* [Goal] Please copy the data below word for word, leaving out every picture.

Image and question records:
━━━━━━━━━━━━━━━━━━━━

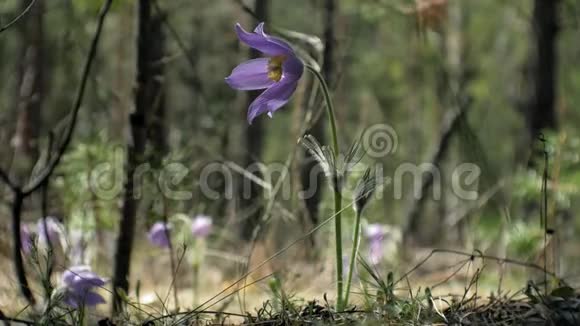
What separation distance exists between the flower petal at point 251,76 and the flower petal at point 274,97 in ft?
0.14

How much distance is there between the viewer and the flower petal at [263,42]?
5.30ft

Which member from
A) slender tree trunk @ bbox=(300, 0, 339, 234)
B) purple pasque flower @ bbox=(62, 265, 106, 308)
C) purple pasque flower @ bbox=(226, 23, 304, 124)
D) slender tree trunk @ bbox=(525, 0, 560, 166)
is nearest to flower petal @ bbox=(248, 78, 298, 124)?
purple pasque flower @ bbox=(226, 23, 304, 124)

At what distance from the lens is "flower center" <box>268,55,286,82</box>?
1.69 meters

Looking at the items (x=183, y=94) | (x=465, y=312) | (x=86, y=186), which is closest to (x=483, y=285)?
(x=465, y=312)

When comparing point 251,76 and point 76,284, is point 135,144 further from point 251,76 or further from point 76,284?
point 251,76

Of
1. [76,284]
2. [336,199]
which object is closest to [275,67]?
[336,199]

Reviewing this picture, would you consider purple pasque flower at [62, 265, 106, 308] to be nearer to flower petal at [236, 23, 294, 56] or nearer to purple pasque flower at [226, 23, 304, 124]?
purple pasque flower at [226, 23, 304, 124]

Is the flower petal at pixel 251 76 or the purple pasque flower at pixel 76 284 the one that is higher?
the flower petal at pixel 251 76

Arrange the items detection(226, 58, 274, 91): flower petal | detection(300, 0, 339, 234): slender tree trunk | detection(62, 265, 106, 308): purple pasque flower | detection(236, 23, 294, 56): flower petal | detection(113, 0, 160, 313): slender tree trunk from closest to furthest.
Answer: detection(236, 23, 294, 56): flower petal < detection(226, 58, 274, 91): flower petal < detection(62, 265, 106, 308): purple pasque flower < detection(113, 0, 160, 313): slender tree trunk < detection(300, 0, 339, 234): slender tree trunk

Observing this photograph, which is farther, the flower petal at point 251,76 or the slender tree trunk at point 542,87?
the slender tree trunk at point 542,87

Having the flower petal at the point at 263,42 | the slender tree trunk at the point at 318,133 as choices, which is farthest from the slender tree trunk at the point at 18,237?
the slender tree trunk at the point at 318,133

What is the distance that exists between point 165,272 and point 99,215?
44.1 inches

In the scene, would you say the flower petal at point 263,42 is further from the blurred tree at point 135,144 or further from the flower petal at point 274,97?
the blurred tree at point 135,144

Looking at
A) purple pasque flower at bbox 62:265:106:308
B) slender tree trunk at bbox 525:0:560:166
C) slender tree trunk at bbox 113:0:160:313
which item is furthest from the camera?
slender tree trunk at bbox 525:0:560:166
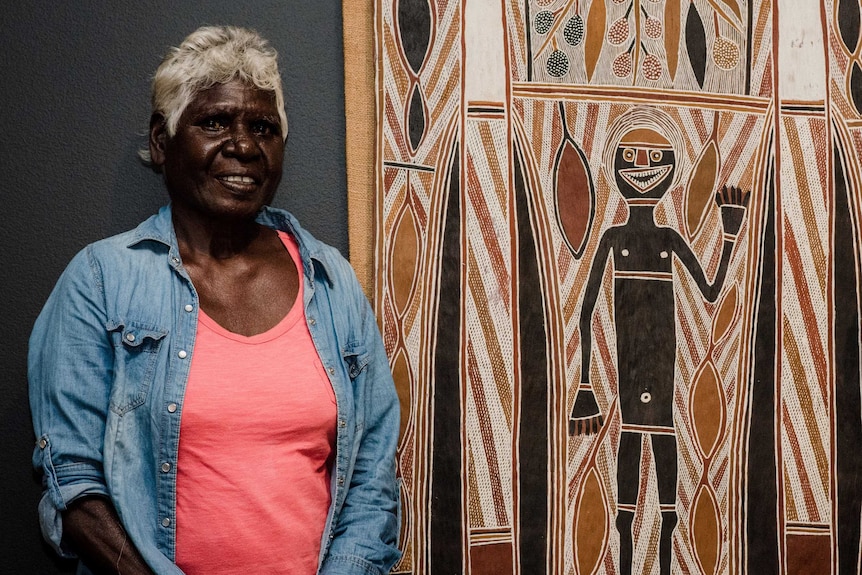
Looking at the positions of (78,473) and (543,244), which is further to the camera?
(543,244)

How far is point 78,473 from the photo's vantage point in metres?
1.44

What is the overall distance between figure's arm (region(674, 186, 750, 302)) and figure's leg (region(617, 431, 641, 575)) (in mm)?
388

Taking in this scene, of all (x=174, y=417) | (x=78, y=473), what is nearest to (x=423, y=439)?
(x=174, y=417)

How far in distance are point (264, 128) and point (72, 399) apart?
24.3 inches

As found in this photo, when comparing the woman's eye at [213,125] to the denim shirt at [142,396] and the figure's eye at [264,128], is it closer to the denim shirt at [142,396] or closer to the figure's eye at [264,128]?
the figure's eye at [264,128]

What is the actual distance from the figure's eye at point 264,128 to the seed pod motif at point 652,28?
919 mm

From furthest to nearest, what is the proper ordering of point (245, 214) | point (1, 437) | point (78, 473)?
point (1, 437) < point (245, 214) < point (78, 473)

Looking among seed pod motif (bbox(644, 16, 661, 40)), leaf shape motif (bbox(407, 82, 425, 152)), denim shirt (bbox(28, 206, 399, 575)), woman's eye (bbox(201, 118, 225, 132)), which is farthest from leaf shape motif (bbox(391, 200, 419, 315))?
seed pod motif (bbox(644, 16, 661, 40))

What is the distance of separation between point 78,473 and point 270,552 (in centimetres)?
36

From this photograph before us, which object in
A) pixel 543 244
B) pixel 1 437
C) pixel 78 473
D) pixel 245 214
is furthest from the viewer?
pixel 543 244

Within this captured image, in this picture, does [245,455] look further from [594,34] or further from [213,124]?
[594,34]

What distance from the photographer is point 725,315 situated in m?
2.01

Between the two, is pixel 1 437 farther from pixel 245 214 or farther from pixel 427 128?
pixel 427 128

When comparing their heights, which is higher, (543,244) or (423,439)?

━━━━━━━━━━━━━━━━━━━━

* [Correct result]
What separation distance exists between the flower petal at point 251,76 and the flower petal at point 274,97 in ft?
0.14

How much distance is there between the viewer and the flower petal at [263,42]?
5.30ft

Which member from
A) slender tree trunk @ bbox=(300, 0, 339, 234)
B) purple pasque flower @ bbox=(62, 265, 106, 308)
C) purple pasque flower @ bbox=(226, 23, 304, 124)
D) slender tree trunk @ bbox=(525, 0, 560, 166)
is nearest to flower petal @ bbox=(248, 78, 298, 124)?
purple pasque flower @ bbox=(226, 23, 304, 124)

At what distance from the lens is "flower center" <box>268,55,286,82</box>?
1.69 meters

Looking at the items (x=183, y=94) | (x=465, y=312) | (x=86, y=186), which is closest to (x=483, y=285)?
(x=465, y=312)

When comparing point 251,76 and point 76,284, is point 135,144 further from point 251,76 or further from point 76,284?
point 251,76

Of
1. [76,284]
2. [336,199]
which object is closest to [275,67]?
[336,199]

Reviewing this picture, would you consider purple pasque flower at [62, 265, 106, 308] to be nearer to flower petal at [236, 23, 294, 56] or nearer to purple pasque flower at [226, 23, 304, 124]?
purple pasque flower at [226, 23, 304, 124]

Is the flower petal at pixel 251 76 or the purple pasque flower at pixel 76 284 the one that is higher?
the flower petal at pixel 251 76

Arrange the items detection(226, 58, 274, 91): flower petal | detection(300, 0, 339, 234): slender tree trunk | detection(62, 265, 106, 308): purple pasque flower | detection(236, 23, 294, 56): flower petal | detection(113, 0, 160, 313): slender tree trunk from closest to furthest.
Answer: detection(236, 23, 294, 56): flower petal < detection(226, 58, 274, 91): flower petal < detection(62, 265, 106, 308): purple pasque flower < detection(113, 0, 160, 313): slender tree trunk < detection(300, 0, 339, 234): slender tree trunk

Observing this photograph, which is farther, the flower petal at point 251,76 or the slender tree trunk at point 542,87?
the slender tree trunk at point 542,87

Having the flower petal at the point at 263,42 | the slender tree trunk at the point at 318,133 as choices, which is farthest from the slender tree trunk at the point at 18,237?
the slender tree trunk at the point at 318,133

What is the distance that exists between point 165,272 and point 99,215?
44.1 inches

In the scene, would you say the flower petal at point 263,42 is further from the blurred tree at point 135,144 or further from the flower petal at point 274,97?
the blurred tree at point 135,144

Looking at
A) purple pasque flower at bbox 62:265:106:308
B) slender tree trunk at bbox 525:0:560:166
C) slender tree trunk at bbox 113:0:160:313
which item is furthest from the camera?
slender tree trunk at bbox 525:0:560:166
Looking at the positions of (78,473) and (543,244), which is further to the camera?
(543,244)

How far is point 78,473 from the photo's vantage point in metres?
1.44

What is the overall distance between figure's arm (region(674, 186, 750, 302)) and figure's leg (region(617, 431, 641, 575)) (in mm)?
388

Taking in this scene, of all (x=174, y=417) | (x=78, y=473), what is nearest to (x=423, y=439)?
(x=174, y=417)

How far in distance are point (264, 128) and point (72, 399) apart?
24.3 inches

As found in this photo, when comparing the woman's eye at [213,125] to the denim shirt at [142,396] and the figure's eye at [264,128], is it closer to the denim shirt at [142,396] or closer to the figure's eye at [264,128]?
the figure's eye at [264,128]

What is the actual distance from the figure's eye at point 264,128 to the seed pod motif at point 652,28?
919 mm

From furthest to nearest, what is the proper ordering of point (245, 214) | point (1, 437) | point (78, 473)?
point (1, 437) < point (245, 214) < point (78, 473)

Looking among seed pod motif (bbox(644, 16, 661, 40)), leaf shape motif (bbox(407, 82, 425, 152)), denim shirt (bbox(28, 206, 399, 575)), woman's eye (bbox(201, 118, 225, 132)), which is farthest from leaf shape motif (bbox(391, 200, 419, 315))?
seed pod motif (bbox(644, 16, 661, 40))

What is the distance of separation between point 78,473 and point 270,552 (in centimetres)?
36

From this photograph before us, which object in
A) pixel 543 244
B) pixel 1 437
C) pixel 78 473
D) pixel 245 214
is furthest from the viewer?
pixel 543 244

Within this captured image, in this picture, does [245,455] look further from [594,34] or further from [213,124]?
[594,34]

What distance from the photographer is point 725,315 situated in m?
2.01

Between the two, is pixel 1 437 farther from pixel 245 214 or farther from pixel 427 128?
pixel 427 128

When comparing their heights, which is higher, (543,244) or (423,439)?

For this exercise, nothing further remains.